We are in a defining moment for the western Church. Do we continue with this image of being distant, individualist, and impersonal; slowly becoming a cult of the uncaring god? OR Do we change our image of God to broaden what we once thought to be true, becoming more inclusive, including, and caring? I realize that nothing is every as black and white as that, but I see that there are a lot of issues that seem to be pulling the church in both directions. Just the other day a prominent “Christian” (sorry, I can’t judge this person, but what he says and his actions speak in a different voice to me) leader said that if we don’t fall in line and support the country’s leader we were going against god. To me, that seems very cult like and a product of an impersonal image of God. I see some other prominent church leaders who are pushing us to think bigger and stretch our thinking of God during this time to be more inclusive. Those voices I appreciate.

Right now in this country, we are being called to help those who are suffering or asked to ignore it. We are asked to believe lies as fact or to stand up to falsehoods. We are called to act justly, love mercy, and walk humbly with our God; or ignore, be selfish and distance ourselves.

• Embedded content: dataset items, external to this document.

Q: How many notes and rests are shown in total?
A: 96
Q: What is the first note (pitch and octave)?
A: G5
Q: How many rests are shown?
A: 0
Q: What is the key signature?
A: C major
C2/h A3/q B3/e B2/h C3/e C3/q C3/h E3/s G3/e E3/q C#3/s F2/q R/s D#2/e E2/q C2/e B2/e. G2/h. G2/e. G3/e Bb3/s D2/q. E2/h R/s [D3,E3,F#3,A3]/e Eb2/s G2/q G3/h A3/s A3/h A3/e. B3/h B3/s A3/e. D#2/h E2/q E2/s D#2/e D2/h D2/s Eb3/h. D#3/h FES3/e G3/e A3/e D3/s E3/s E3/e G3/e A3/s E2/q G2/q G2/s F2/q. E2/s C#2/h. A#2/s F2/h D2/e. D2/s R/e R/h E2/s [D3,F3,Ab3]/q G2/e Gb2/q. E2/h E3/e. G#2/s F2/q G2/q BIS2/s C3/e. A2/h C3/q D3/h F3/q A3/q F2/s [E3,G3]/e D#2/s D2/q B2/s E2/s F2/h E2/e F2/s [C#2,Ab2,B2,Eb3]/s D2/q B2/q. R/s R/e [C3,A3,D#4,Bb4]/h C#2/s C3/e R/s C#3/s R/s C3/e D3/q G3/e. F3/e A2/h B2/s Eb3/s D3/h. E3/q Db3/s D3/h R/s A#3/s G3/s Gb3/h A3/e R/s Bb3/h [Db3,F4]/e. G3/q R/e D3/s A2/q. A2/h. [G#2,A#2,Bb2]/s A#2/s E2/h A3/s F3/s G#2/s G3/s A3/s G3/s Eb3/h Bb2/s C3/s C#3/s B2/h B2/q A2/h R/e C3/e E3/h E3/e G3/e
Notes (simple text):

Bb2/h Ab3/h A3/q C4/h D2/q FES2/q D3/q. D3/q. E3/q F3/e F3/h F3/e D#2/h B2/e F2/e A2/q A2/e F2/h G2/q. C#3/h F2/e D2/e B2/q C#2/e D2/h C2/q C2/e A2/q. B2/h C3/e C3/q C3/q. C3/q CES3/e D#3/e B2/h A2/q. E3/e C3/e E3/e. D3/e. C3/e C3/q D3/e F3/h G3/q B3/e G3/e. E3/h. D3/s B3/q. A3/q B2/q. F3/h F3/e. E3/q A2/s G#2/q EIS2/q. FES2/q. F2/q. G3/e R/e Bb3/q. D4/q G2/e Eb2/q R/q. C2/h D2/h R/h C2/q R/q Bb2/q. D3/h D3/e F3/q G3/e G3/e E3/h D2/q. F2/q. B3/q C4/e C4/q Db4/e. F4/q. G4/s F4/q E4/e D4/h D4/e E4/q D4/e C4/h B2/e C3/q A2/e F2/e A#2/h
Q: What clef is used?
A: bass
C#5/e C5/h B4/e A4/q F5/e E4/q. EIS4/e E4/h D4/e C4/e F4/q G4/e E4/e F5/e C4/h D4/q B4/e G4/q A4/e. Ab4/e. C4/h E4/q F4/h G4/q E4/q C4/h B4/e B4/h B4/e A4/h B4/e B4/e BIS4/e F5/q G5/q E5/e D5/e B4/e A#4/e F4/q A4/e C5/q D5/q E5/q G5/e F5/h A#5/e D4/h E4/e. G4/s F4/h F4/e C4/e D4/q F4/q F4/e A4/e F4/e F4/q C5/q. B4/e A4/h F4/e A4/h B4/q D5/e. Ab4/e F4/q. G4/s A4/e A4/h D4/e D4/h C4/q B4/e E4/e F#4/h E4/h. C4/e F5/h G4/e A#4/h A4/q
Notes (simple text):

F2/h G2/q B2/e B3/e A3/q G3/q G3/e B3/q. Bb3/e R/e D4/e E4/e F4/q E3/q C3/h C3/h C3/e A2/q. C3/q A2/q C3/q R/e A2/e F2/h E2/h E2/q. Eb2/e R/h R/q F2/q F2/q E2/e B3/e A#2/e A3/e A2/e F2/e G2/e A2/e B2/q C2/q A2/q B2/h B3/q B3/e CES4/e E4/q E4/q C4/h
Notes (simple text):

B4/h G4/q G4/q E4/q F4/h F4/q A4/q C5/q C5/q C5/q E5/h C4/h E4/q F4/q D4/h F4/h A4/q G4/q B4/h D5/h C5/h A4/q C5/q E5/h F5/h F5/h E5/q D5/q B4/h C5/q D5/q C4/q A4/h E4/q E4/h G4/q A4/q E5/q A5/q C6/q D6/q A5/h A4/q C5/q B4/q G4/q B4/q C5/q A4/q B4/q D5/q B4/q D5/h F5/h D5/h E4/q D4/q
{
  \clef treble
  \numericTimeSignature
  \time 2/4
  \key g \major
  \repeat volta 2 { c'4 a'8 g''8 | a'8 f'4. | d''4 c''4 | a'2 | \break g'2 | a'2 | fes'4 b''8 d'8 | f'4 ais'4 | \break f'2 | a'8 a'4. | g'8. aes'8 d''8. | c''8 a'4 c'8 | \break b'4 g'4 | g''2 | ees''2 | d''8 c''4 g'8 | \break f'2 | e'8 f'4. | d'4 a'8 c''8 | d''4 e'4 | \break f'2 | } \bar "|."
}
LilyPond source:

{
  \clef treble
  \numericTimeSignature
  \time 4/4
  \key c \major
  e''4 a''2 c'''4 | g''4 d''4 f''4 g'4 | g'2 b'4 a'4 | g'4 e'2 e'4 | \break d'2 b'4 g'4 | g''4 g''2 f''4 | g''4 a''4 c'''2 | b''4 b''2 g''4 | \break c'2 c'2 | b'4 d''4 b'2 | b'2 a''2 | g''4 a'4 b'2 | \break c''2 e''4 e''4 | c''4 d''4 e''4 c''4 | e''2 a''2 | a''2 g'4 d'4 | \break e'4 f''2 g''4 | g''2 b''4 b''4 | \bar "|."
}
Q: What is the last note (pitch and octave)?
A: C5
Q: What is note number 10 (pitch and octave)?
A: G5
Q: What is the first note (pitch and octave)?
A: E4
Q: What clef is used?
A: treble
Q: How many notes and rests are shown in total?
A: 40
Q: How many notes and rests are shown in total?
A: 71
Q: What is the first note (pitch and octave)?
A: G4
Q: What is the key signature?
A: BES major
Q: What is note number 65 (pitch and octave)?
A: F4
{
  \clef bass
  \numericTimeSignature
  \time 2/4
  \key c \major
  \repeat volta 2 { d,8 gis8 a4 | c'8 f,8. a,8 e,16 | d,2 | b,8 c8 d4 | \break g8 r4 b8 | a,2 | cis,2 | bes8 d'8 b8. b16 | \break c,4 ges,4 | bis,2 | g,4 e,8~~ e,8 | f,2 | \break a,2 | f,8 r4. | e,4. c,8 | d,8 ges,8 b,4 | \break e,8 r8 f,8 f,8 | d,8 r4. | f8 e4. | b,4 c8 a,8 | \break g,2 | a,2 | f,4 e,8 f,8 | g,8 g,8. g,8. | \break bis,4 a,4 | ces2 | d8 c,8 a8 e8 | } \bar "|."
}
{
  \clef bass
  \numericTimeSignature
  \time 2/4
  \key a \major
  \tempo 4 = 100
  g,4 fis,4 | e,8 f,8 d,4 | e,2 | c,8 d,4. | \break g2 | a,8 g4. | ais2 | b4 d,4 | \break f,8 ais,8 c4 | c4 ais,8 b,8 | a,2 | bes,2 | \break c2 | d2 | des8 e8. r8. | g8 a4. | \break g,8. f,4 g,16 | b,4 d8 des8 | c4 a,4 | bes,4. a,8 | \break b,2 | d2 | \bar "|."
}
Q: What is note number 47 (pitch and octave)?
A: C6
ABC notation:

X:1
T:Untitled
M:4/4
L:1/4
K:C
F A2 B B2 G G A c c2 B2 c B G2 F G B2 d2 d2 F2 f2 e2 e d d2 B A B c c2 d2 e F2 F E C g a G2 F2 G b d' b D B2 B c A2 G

The image that the priest and I talked about a few months ago has stayed with me. For the first time since I was a child, I was able to picture God with me in a very real way. I broke down emotionally on my drive out to meet with the priest. I cried about all that I was upset and angry about. I yelled at God. After we talked about that image, I could picture God sitting next to me in the car. God was crying with me. God was upset like I was upset. This God was both my God and everyone’s God at the same time. It was as if God divided Godself to be with each of us. To be alongside all of creation at the same time. This was a beautiful picture to me. It was the picture that informed my ideas about Putting God Back together. 

This is not an image of God that excludes the “Big God” but clarifies it. This God is both everywhere and outside this reality at the same time. This is a God that suffers when we suffer, who is alongside the protester at the march, who is building a habitat for humanity house alongside former President Jimmy Carter, who is helping refugees in foreign lands weeping with them over their losses, who is celebrating alongside those who celebrate. This is a God that is both your God and My God, but much bigger than that too. A God that tasked us with Tikkun Olam, repairing the world. A God that knows you can do it because that God is right there beside you doing the work with you as you do it.

I know this a stretching idea. I know that this is a little bit of a different image, because it asks you to think outside yourself. It’s uncomfortable to think about other people. It’s dangerous to go against the norm. But I invite you to get to know the God who has been beside you all along. The God who suffers with you.